Check each line of the material that follows, and copy those holding the string "vector".

-------- DATA SUPPLIED --------

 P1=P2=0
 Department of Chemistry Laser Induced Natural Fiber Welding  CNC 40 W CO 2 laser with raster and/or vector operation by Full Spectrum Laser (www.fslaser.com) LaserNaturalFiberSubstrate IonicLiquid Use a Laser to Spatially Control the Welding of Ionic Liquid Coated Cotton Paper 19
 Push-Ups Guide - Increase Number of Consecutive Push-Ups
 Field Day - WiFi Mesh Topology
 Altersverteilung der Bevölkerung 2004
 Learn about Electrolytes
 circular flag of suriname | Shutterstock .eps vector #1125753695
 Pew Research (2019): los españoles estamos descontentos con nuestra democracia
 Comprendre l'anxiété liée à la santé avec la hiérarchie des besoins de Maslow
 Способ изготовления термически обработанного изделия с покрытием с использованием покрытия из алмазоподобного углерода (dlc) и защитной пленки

--------
-------- DATA SUPPLIED --------

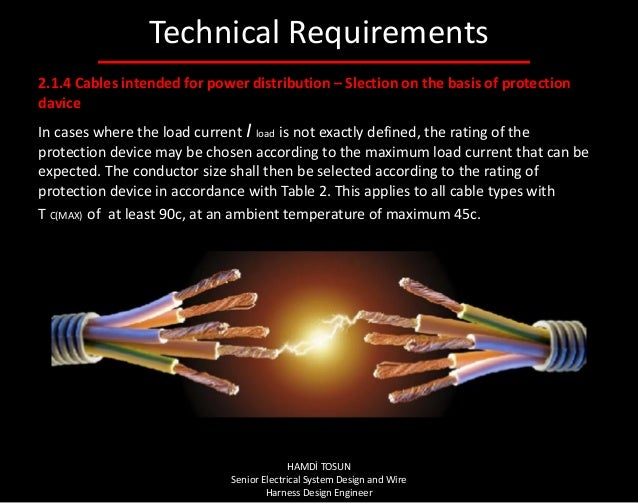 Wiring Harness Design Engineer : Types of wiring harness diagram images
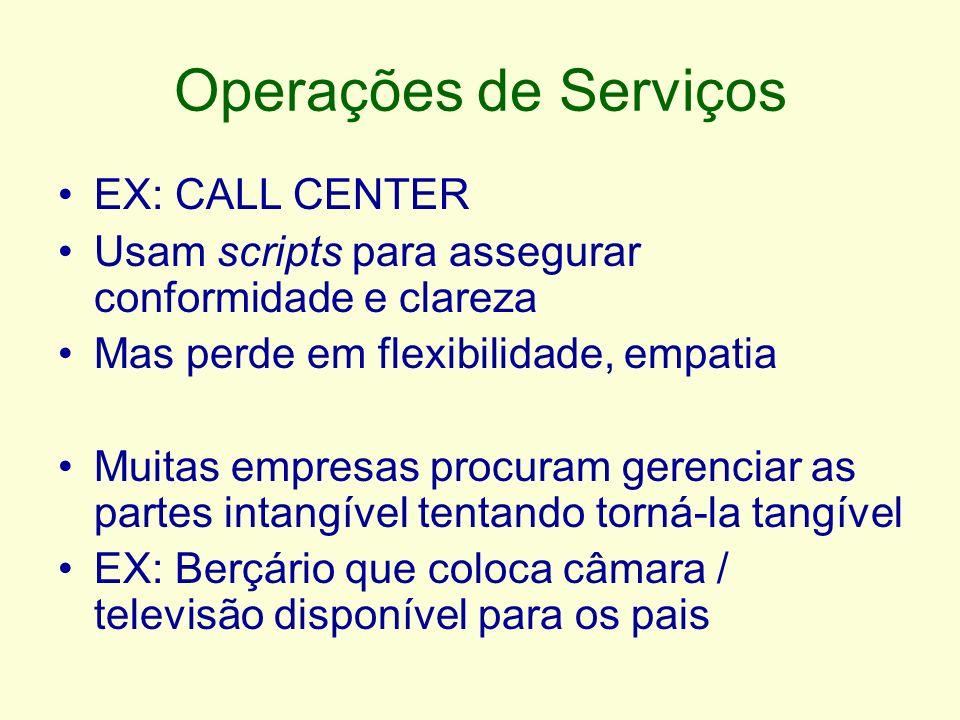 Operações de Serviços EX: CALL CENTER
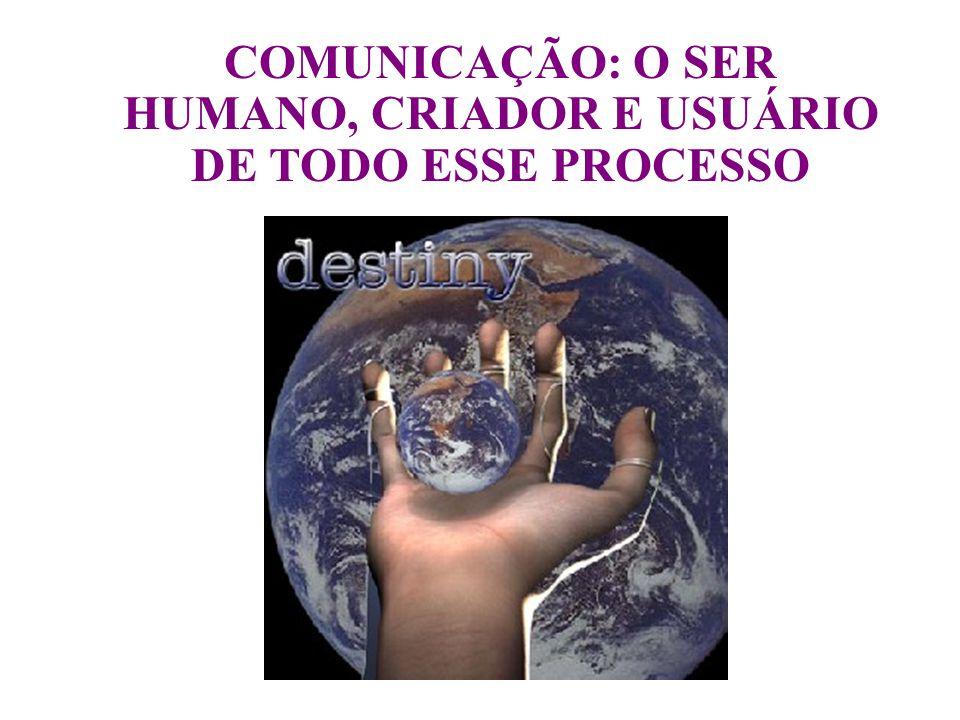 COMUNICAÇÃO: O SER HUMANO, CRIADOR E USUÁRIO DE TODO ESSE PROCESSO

--------

EXPECTED ANSWER:
 Department of Chemistry Laser Induced Natural Fiber Welding  CNC 40 W CO 2 laser with raster and/or vector operation by Full Spectrum Laser (www.fslaser.com) LaserNaturalFiberSubstrate IonicLiquid Use a Laser to Spatially Control the Welding of Ionic Liquid Coated Cotton Paper 19
 circular flag of suriname | Shutterstock .eps vector #1125753695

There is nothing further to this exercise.